__Work to complete__
Reproduce every one of the following lines verbatim. Keep each character, bracket, coordinate, and line break unchanged.

__Records supplied__
# # # # # # #
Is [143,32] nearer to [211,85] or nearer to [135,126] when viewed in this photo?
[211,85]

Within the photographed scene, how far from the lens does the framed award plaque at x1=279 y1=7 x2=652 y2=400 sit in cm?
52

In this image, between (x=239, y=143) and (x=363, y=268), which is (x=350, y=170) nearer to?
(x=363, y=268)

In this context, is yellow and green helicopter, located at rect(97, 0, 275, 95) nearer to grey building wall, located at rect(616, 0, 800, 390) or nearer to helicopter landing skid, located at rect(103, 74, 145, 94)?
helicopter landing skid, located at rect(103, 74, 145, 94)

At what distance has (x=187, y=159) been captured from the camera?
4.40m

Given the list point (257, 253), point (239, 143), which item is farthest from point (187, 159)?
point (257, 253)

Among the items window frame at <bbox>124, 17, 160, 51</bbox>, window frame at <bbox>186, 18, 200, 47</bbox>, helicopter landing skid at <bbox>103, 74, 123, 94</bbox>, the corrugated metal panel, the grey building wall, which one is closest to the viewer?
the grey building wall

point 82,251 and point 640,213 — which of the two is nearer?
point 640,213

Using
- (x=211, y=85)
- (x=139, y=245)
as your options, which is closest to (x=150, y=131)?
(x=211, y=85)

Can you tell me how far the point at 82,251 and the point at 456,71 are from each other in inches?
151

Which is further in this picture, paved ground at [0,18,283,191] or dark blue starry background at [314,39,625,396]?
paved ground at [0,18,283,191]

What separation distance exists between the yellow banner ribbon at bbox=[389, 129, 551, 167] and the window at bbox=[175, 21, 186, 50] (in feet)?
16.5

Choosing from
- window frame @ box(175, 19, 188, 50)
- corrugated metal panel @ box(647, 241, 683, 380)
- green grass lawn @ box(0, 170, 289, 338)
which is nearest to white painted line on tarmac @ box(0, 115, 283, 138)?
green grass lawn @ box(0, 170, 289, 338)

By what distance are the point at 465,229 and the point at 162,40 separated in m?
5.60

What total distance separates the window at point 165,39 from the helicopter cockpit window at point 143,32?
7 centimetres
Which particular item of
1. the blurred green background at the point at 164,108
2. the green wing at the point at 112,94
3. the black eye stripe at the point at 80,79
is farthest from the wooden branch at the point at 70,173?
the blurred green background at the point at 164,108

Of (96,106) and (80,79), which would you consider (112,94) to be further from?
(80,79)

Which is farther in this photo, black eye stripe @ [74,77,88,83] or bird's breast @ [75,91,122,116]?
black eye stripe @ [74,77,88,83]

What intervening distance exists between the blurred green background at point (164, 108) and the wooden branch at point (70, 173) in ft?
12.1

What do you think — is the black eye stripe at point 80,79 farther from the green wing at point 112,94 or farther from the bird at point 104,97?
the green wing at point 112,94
# # # # # # #
__Finished answer__
Is [143,32] nearer to [211,85] or nearer to [135,126] when viewed in this photo?
[211,85]

Within the photographed scene, how far from the lens does the framed award plaque at x1=279 y1=7 x2=652 y2=400 sit in cm?
52

In this image, between (x=239, y=143) and (x=363, y=268), which is (x=350, y=170) nearer to?
(x=363, y=268)

In this context, is yellow and green helicopter, located at rect(97, 0, 275, 95) nearer to grey building wall, located at rect(616, 0, 800, 390) or nearer to helicopter landing skid, located at rect(103, 74, 145, 94)?
helicopter landing skid, located at rect(103, 74, 145, 94)

At what distance has (x=187, y=159) been captured from the camera?
4.40m

Given the list point (257, 253), point (239, 143), which item is farthest from point (187, 159)?
point (257, 253)

Among the items window frame at <bbox>124, 17, 160, 51</bbox>, window frame at <bbox>186, 18, 200, 47</bbox>, helicopter landing skid at <bbox>103, 74, 123, 94</bbox>, the corrugated metal panel, the grey building wall, which one is closest to the viewer?
the grey building wall

point 82,251 and point 640,213 — which of the two is nearer?
point 640,213

Using
- (x=211, y=85)
- (x=139, y=245)
as your options, which is closest to (x=150, y=131)?
(x=211, y=85)

Can you tell me how far the point at 82,251 and the point at 456,71 are from each other in inches?
151

Which is further in this picture, paved ground at [0,18,283,191] or dark blue starry background at [314,39,625,396]?
paved ground at [0,18,283,191]

What separation distance exists between the yellow banner ribbon at bbox=[389, 129, 551, 167] and the window at bbox=[175, 21, 186, 50] (in feet)?
16.5

Choosing from
- window frame @ box(175, 19, 188, 50)
- corrugated metal panel @ box(647, 241, 683, 380)
- green grass lawn @ box(0, 170, 289, 338)
which is nearest to white painted line on tarmac @ box(0, 115, 283, 138)?
green grass lawn @ box(0, 170, 289, 338)

By what distance are the point at 465,229 and the point at 162,40 separated in m?
5.60

What total distance separates the window at point 165,39 from the helicopter cockpit window at point 143,32?
7 centimetres
Which particular item of
1. the blurred green background at the point at 164,108
2. the green wing at the point at 112,94
3. the black eye stripe at the point at 80,79
is farthest from the wooden branch at the point at 70,173?
the blurred green background at the point at 164,108

Of (96,106) and (80,79), which would you consider (112,94) to be further from?
(80,79)

Which is farther in this photo, black eye stripe @ [74,77,88,83] or bird's breast @ [75,91,122,116]?
black eye stripe @ [74,77,88,83]

What intervening distance exists between the blurred green background at point (164, 108) and the wooden branch at point (70, 173) in ft?
12.1

What do you think — is the black eye stripe at point 80,79 farther from the green wing at point 112,94 or farther from the bird at point 104,97?
the green wing at point 112,94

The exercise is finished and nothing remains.